Dava konusu taşınmaz bölümü, 2007 yılında yörede yapılan kadastro çalışmaları sırasında dere yatağı vasfı ile tespit harici bırakıldığından bu bölümün, kamulaştırma sonucu oluşan tapu kayıt tarihi olan 1993 yılına kadar kamulaştırma davasında işgalci olarak gösterilen dava dışı şahıslar tarafından emek ve masraf sarfı suretiyle imar ihya ile tarıma elverişli hale getirilip getirilmediği, imar ihya edilmiş ise kamulaştırma tarihine kadar yasada aranan 20 yıllık zilyetlik süresinin dolup dolmadığının araştırılıp belirlenmesi gerekmektedir. Zira bu bölümlerin, öncesinde Devletin hüküm ve tasarrufu altındaki yerlerden olup olmadığı yahut imar ihyaya muhtaç yerlerden olup olmadığı, dereden kazanılıp kazanılmadığı, dere ya da dere yatağı vasfında olup olmadığı, derenin yatak değiştirip değiştirmediği hususları yöntemine uygun biçimde araştırılıp belirlenmemiştir. Bu şekilde eksik araştırma ve incelemeye dayalı olarak hüküm kurulamaz.

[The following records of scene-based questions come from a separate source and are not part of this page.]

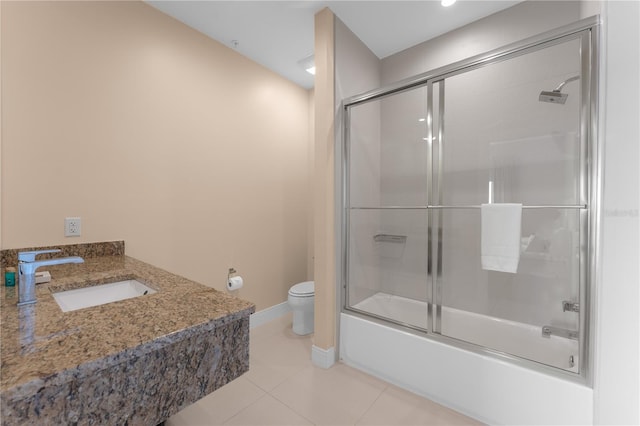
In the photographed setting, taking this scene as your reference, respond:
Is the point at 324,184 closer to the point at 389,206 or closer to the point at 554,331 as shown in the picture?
the point at 389,206

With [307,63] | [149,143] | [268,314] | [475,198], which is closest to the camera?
[149,143]

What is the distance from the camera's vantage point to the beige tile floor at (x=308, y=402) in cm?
150

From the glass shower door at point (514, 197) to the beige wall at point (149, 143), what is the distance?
1.64 m

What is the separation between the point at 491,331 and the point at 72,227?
116 inches

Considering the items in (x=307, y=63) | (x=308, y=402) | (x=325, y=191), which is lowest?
(x=308, y=402)

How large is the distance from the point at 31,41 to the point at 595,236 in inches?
121

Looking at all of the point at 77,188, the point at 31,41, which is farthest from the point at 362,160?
the point at 31,41

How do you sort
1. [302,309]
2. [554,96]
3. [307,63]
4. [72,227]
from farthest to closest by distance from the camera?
[307,63], [302,309], [554,96], [72,227]

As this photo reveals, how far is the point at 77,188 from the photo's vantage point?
64.9 inches

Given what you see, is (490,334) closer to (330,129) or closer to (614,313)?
(614,313)

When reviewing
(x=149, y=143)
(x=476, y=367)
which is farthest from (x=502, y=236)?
(x=149, y=143)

Diğer taraftan kamulaştırma davasında işgalci olarak belirlenip istimlak parası ödenen dava dışı şahıslar adına usulüne uygun belgesiz araştırması yapılmamıştır. Ayrıca bir arazinin kullanım süresi ile niteliğini ve üzerindeki imar-ihya işlemlerinin tamamlandığı tarihi en iyi belirleme yöntemi ... fotoğrafları olduğu halde Mahkemece uzman bilirkişilere ... fotoğrafı incelemesi yaptırılmamış, çekişmeli taşınmaz bölümünün kadastro sırasındaki vasfının dere yatağı olarak gösterilmesi ve davalı Hazine vekilince çekişmeli bölümün öncesinde de dere yatağı olduğu savunulmuş olmasına rağmen keşfe ziraat ve jeolog bilirkişisi alınmadığı gibi keşfe tanık ve mahalli bilirkişi götürülmediğinden, bu husus araştırılmamıştır.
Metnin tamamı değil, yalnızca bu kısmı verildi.